# [Exercise prompt]
Pull out each line of the entries below that contains the word "gabled".

[START OF Input data]

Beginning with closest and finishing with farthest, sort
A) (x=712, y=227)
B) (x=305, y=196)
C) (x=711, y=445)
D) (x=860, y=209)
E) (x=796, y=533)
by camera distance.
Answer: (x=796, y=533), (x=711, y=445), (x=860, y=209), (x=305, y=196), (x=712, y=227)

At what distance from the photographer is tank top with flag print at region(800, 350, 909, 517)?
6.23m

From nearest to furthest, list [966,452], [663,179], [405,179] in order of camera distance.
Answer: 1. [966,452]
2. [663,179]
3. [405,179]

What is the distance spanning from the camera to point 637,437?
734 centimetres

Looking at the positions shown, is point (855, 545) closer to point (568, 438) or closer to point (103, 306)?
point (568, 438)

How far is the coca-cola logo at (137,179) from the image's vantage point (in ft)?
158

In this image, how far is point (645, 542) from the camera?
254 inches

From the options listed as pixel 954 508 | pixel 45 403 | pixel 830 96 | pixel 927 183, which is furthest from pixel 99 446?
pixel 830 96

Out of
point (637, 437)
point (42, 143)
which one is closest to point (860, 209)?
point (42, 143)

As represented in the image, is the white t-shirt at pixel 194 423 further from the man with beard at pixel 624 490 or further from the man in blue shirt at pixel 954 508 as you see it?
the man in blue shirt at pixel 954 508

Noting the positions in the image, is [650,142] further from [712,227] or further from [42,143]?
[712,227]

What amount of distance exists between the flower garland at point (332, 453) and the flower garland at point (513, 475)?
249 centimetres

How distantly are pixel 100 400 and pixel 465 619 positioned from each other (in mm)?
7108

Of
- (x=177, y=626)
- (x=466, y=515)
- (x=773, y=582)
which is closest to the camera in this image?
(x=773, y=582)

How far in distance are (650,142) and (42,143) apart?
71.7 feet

[END OF Input data]
[START OF Input data]

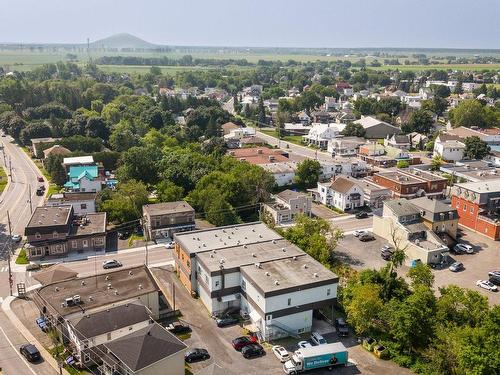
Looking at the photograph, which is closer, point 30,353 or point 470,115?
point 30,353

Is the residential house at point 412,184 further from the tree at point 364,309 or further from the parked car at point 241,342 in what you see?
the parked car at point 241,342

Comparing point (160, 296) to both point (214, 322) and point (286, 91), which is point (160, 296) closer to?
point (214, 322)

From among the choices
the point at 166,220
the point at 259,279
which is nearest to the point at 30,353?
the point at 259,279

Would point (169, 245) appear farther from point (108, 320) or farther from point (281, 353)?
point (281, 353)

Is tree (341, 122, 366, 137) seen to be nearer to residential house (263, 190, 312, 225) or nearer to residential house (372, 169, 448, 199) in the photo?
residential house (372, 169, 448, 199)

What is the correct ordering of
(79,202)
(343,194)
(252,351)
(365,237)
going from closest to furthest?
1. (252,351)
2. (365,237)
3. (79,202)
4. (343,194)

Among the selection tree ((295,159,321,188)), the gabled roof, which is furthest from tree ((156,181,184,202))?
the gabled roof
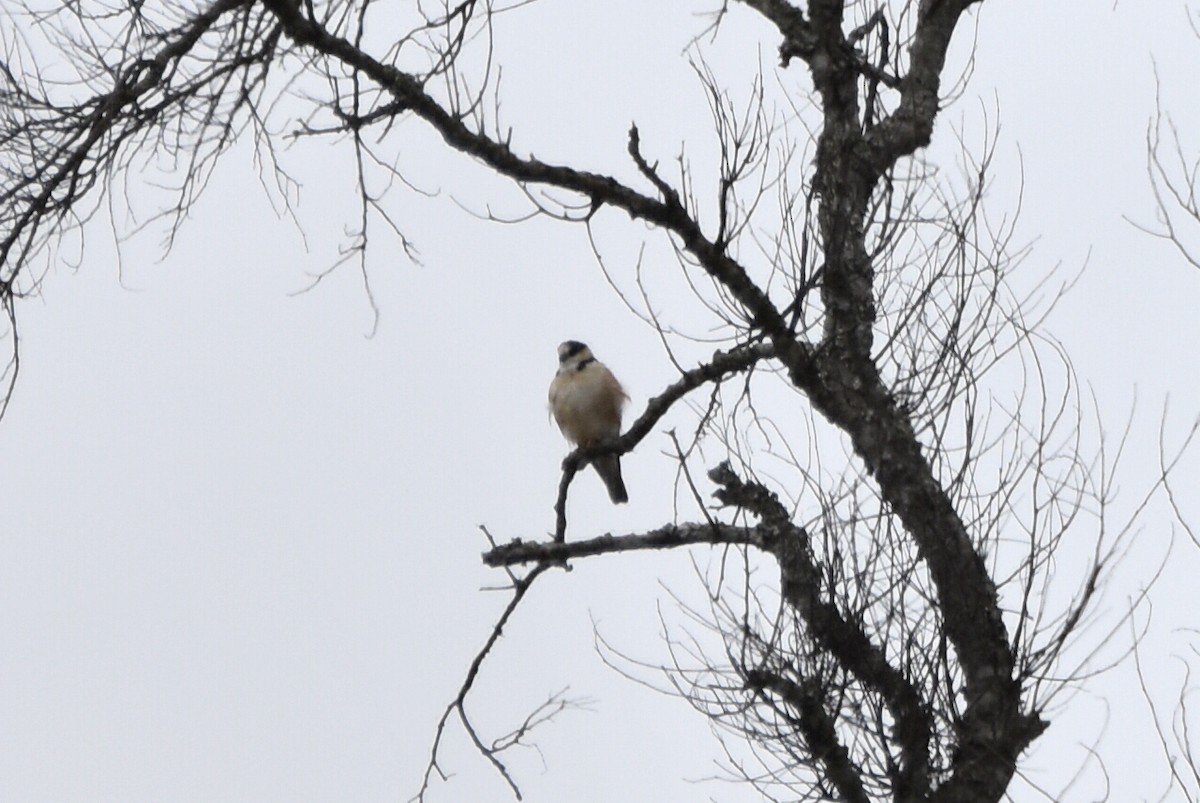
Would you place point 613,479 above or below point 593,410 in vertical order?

[END OF Input data]
[START OF Input data]

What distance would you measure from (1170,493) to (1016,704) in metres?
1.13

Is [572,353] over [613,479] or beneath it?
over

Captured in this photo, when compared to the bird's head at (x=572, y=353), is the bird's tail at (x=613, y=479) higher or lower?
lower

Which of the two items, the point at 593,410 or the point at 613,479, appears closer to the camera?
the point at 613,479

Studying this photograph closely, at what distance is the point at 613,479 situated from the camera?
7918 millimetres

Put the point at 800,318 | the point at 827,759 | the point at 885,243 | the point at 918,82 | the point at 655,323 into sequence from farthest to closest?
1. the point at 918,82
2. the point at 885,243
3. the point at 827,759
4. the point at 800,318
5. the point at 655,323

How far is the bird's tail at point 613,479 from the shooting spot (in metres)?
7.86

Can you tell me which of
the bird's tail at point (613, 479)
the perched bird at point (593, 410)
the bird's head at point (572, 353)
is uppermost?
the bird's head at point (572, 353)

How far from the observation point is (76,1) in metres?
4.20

[END OF Input data]

# [Full answer]
Among the selection tree ((295,159,321,188)), the gabled roof, which is furthest from tree ((156,181,184,202))?
the gabled roof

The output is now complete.